- [SELECTED PASSAGE]:
Stocks fall from records, U.S. yields continue to climb

Stocks fell on Monday, slipping from record highs, partly on caution over rising coronavirus cases globally while elevated Treasury yields continued to support the dollar, which touched its highest since December against a basket of peers.

Worldwide coronavirus cases surpassed 90 million on Monday.

Stocks on Wall Street slipped ahead of the start of an earnings season that arrives with equities at record highs, and as House Democrats introduced an article of impeachment against President Donald Trump. Rising coronavirus cases across Europe and China dragged down commodity stocks.

The Dow Jones Industrial Average fell 89.28 points, or 0.29%, to 31,008.69, the S&P 500 lost 25.07 points, or 0.66%, to 3,799.61 and the Nasdaq Composite dropped 165.54 points, or 1.25%, to 13,036.43.

The pan-European STOXX 600 index lost 0.67%.

With Asian stock markets also lower, MSCI’s gauge of stocks across the globe shed 0.77% after closing at a record high on Friday.

Longer-term Treasury yields were at their highest since March before new long-dated supply coming this week and on speculation of more U.S. fiscal stimulus as Democrats will have control of Congress and the White House.

- [RAW DATA]:
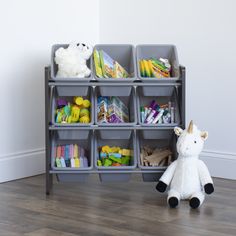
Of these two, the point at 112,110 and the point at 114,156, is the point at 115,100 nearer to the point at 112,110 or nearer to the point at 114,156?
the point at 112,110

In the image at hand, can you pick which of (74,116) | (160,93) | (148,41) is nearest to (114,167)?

---

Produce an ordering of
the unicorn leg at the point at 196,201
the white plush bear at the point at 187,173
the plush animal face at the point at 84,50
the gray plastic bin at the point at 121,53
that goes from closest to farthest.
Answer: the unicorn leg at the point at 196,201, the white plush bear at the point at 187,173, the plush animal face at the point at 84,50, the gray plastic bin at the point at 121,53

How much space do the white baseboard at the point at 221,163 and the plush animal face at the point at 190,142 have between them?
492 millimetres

- [WHAT IS REQUIRED]: Reproduce word for word the stretch of the market report from "Stocks fall from" through "down commodity stocks.". Rely only on the market report, not on the material.

- [SOLUTION TO THE EXERCISE]:
Stocks fall from records, U.S. yields continue to climb

Stocks fell on Monday, slipping from record highs, partly on caution over rising coronavirus cases globally while elevated Treasury yields continued to support the dollar, which touched its highest since December against a basket of peers.

Worldwide coronavirus cases surpassed 90 million on Monday.

Stocks on Wall Street slipped ahead of the start of an earnings season that arrives with equities at record highs, and as House Democrats introduced an article of impeachment against President Donald Trump. Rising coronavirus cases across Europe and China dragged down commodity stocks.